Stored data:
+--

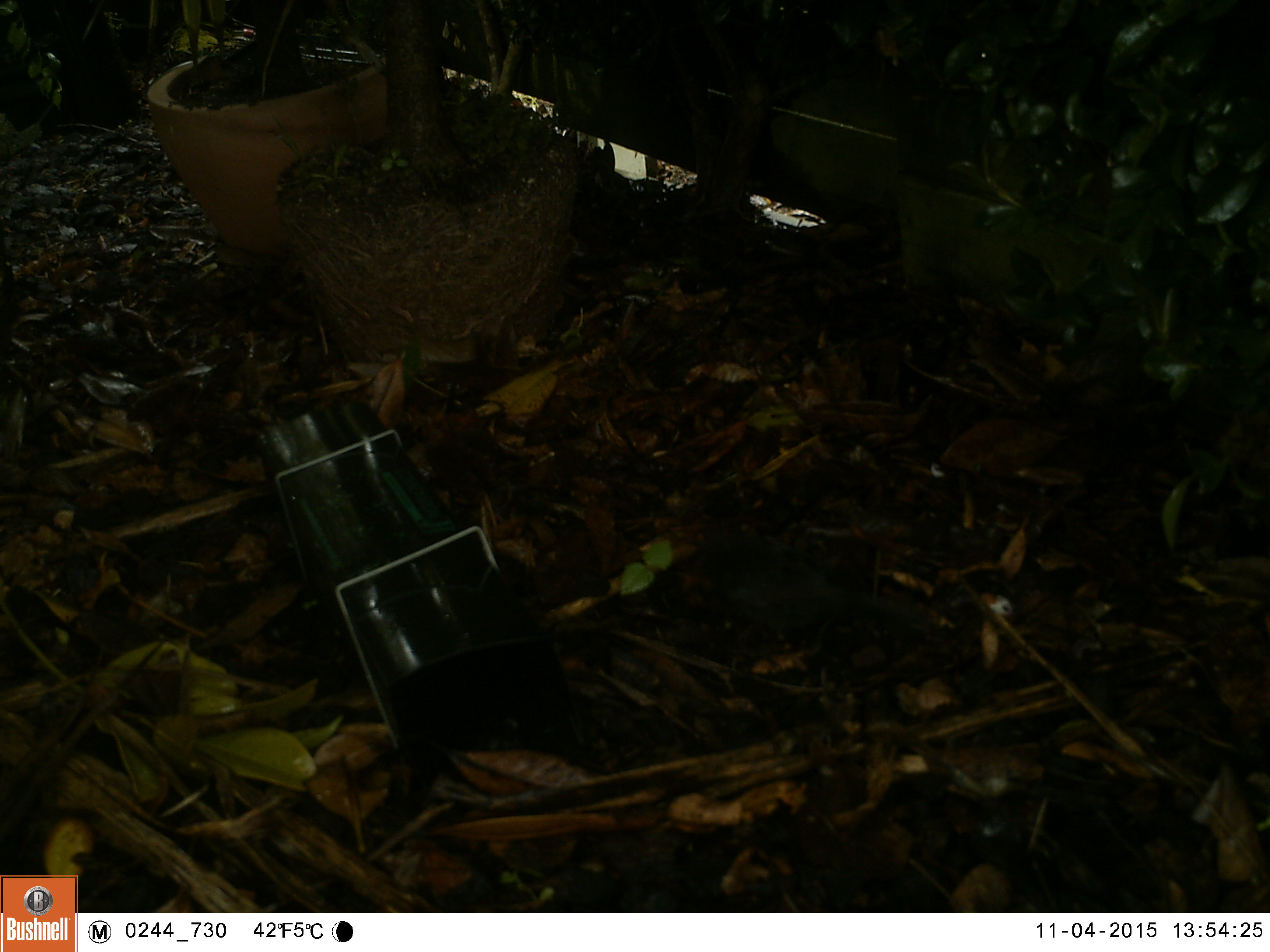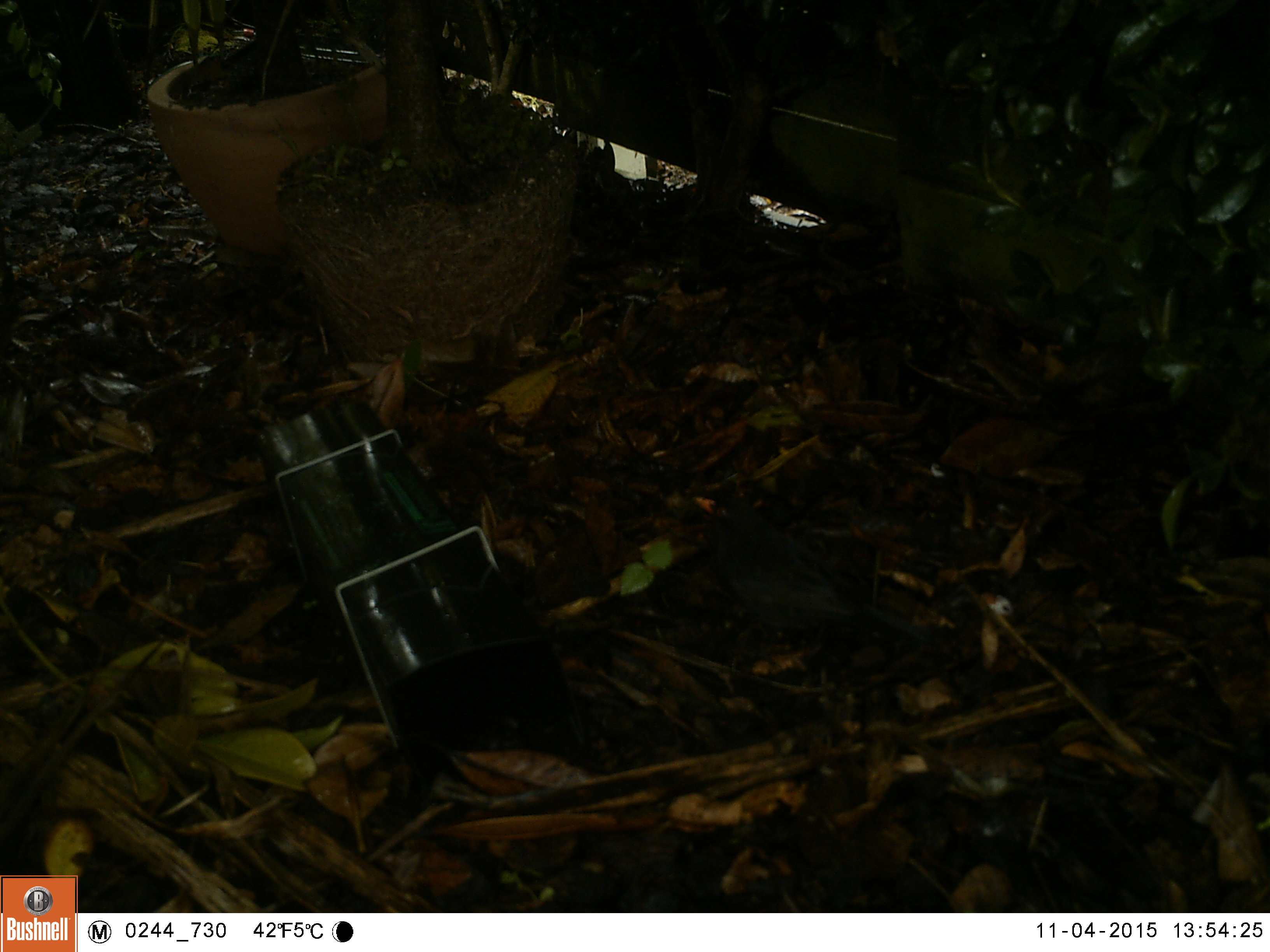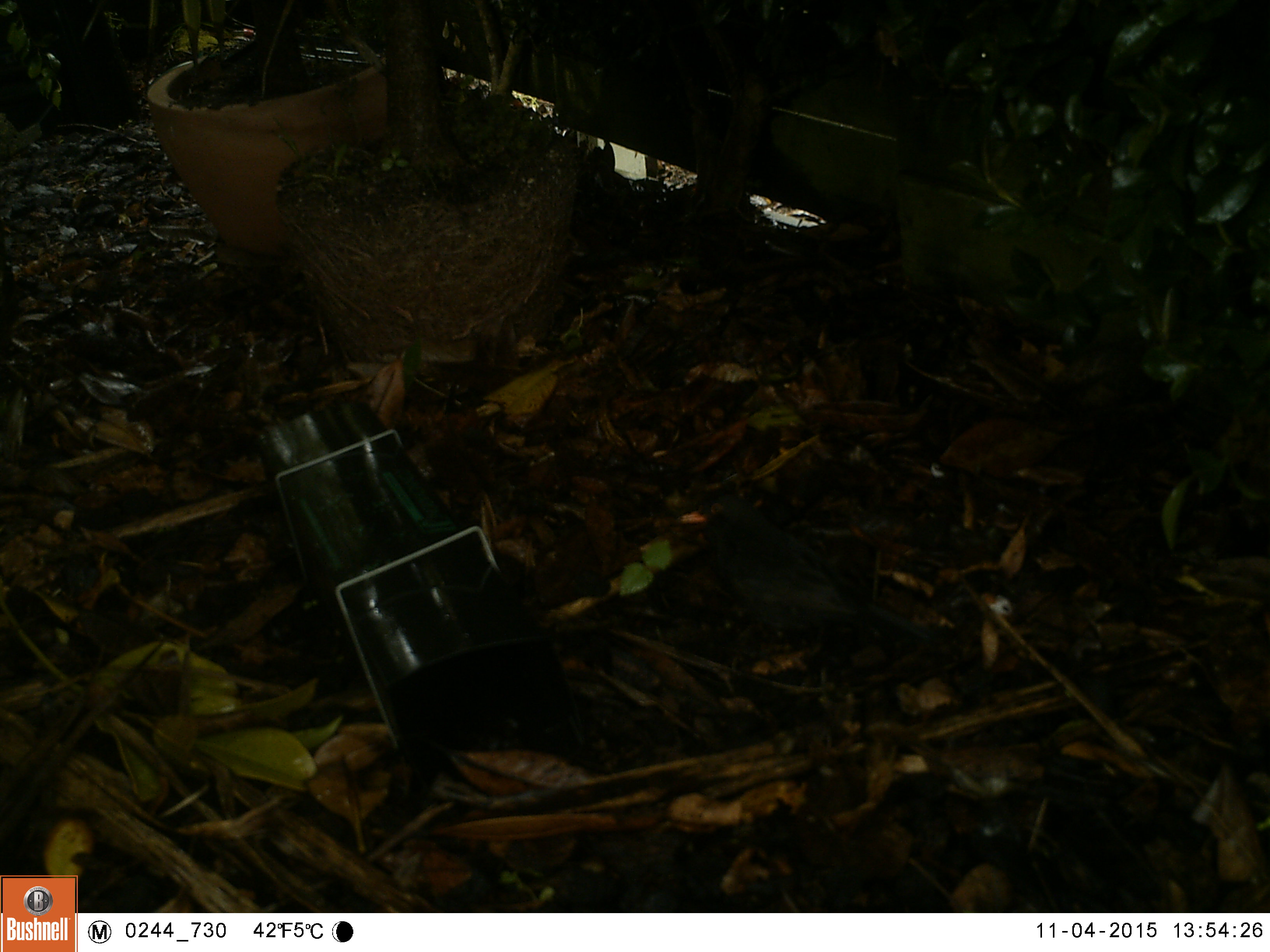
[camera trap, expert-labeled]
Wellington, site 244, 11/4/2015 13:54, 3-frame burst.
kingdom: Animalia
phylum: Chordata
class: Aves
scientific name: Aves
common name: bird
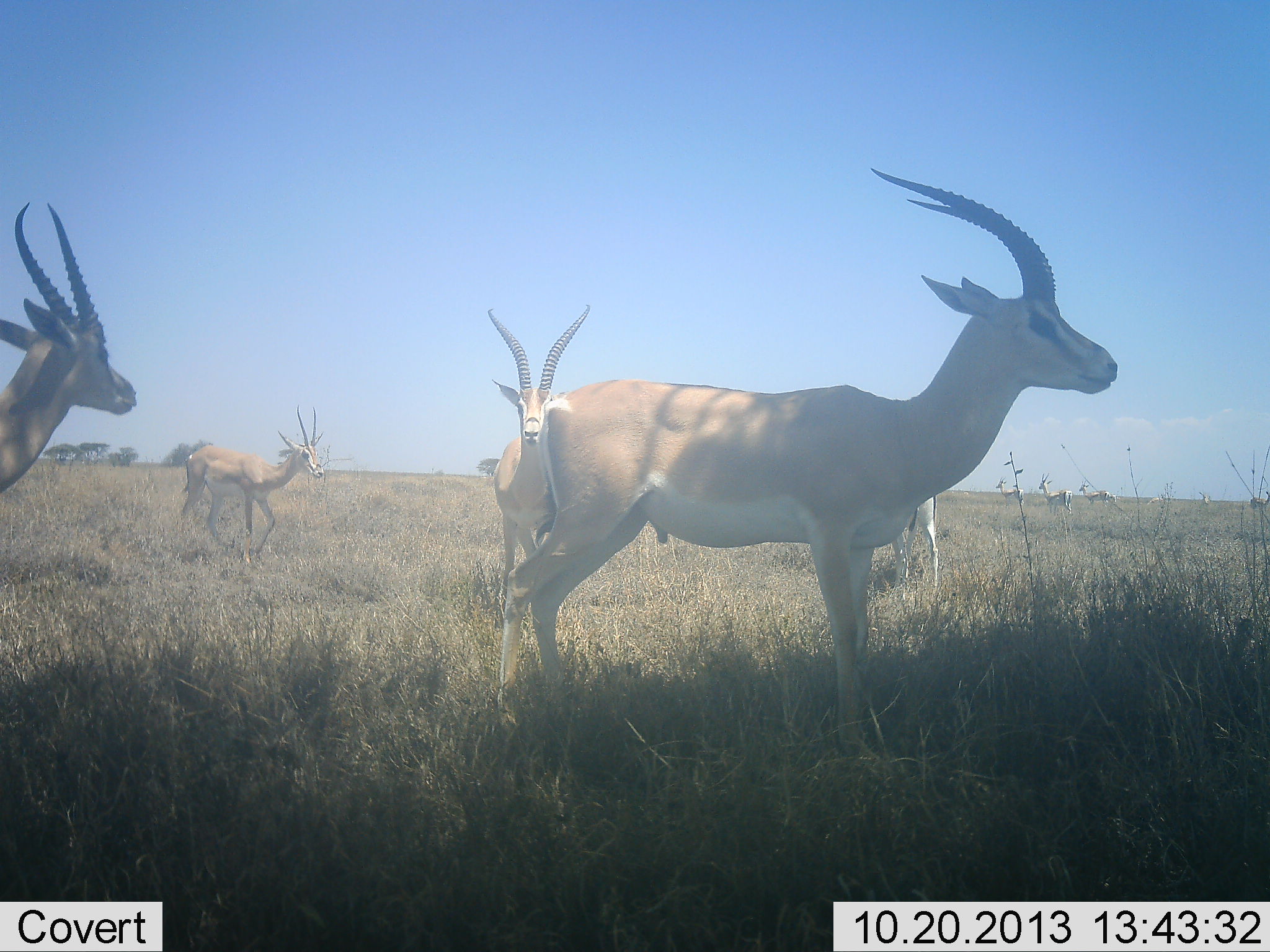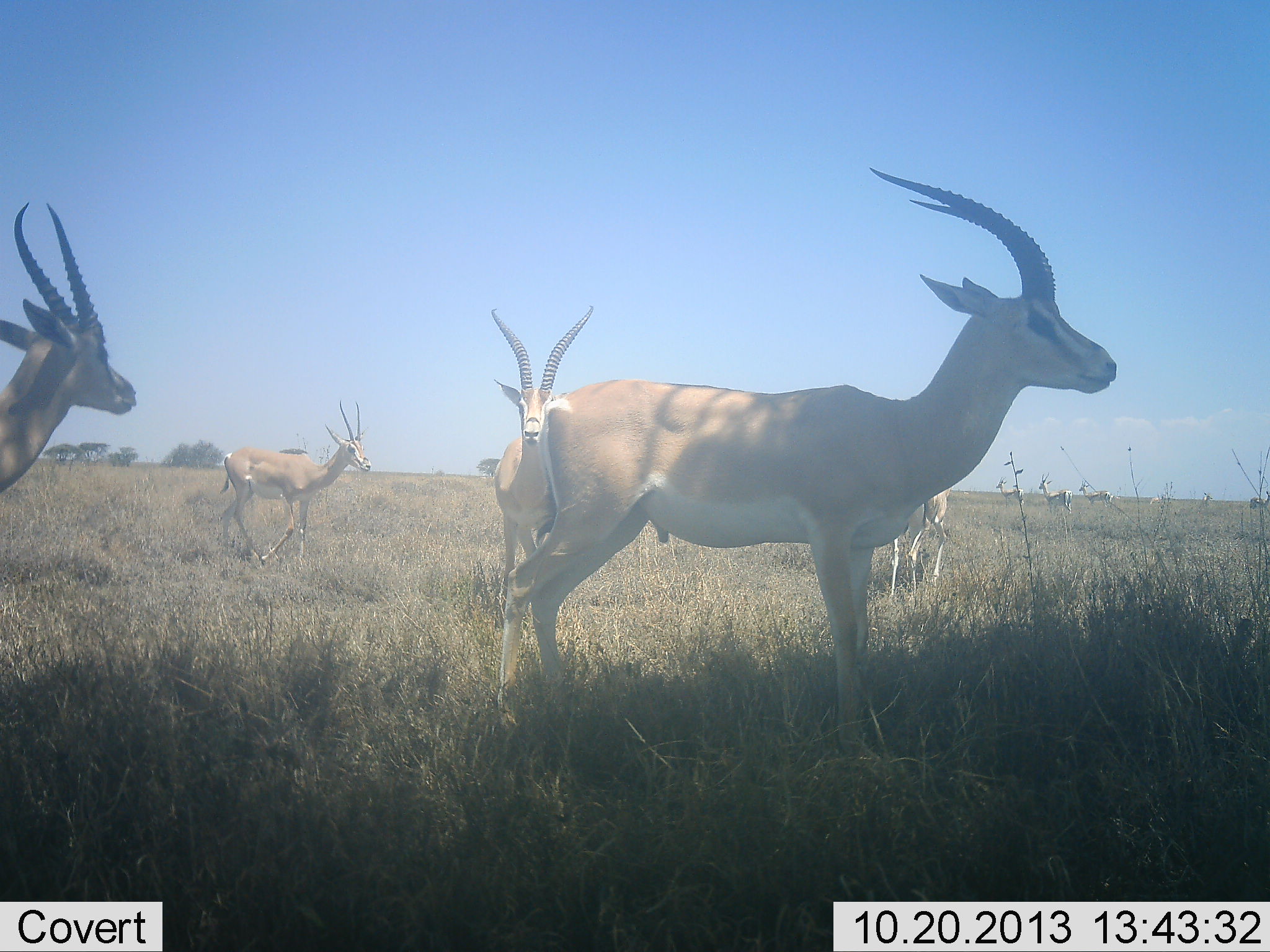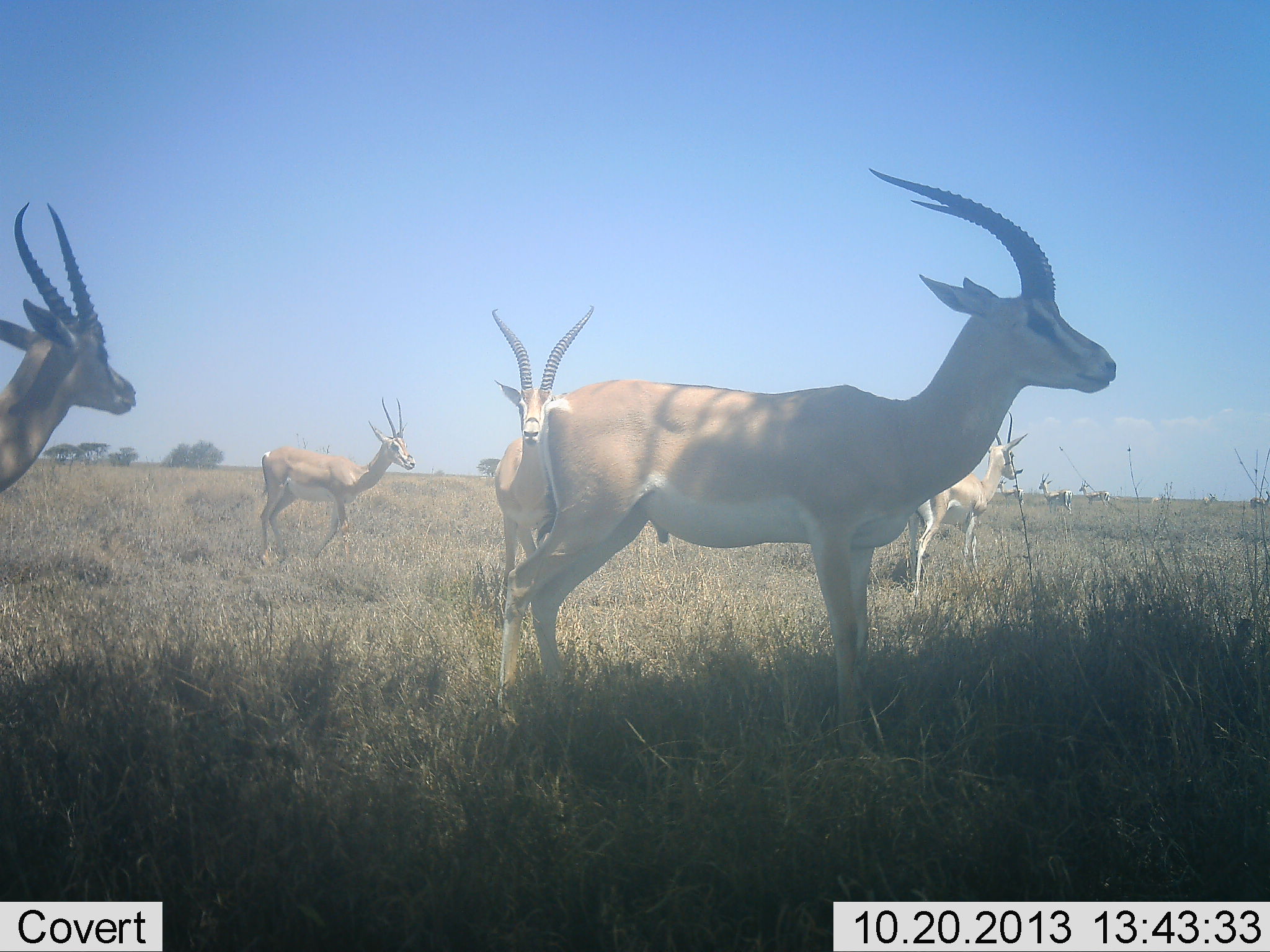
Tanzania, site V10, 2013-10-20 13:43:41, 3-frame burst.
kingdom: Animalia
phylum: Chordata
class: Mammalia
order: Artiodactyla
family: Bovidae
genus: Nanger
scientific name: Nanger granti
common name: grant's gazelle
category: gazellegrants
Gazellegrants (grant's gazelle) (Nanger granti), count 5. Behavior (volunteer vote fractions): standing 96%, resting 4%, moving 65%, interacting 0%. Young present (vote fraction): 0%. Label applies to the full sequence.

+--

Instructions to follow » Because the pictures are not wanted, retype only the text of every record, exactly as given.

The answer »
[camera trap, expert-labeled]
Wellington, site 244, 11/4/2015 13:54, 3-frame burst.
kingdom: Animalia
phylum: Chordata
class: Aves
scientific name: Aves
common name: bird
Tanzania, site V10, 2013-10-20 13:43:41, 3-frame burst.
kingdom: Animalia
phylum: Chordata
class: Mammalia
order: Artiodactyla
family: Bovidae
genus: Nanger
scientific name: Nanger granti
common name: grant's gazelle
category: gazellegrants
Gazellegrants (grant's gazelle) (Nanger granti), count 5. Behavior (volunteer vote fractions): standing 96%, resting 4%, moving 65%, interacting 0%. Young present (vote fraction): 0%. Label applies to the full sequence.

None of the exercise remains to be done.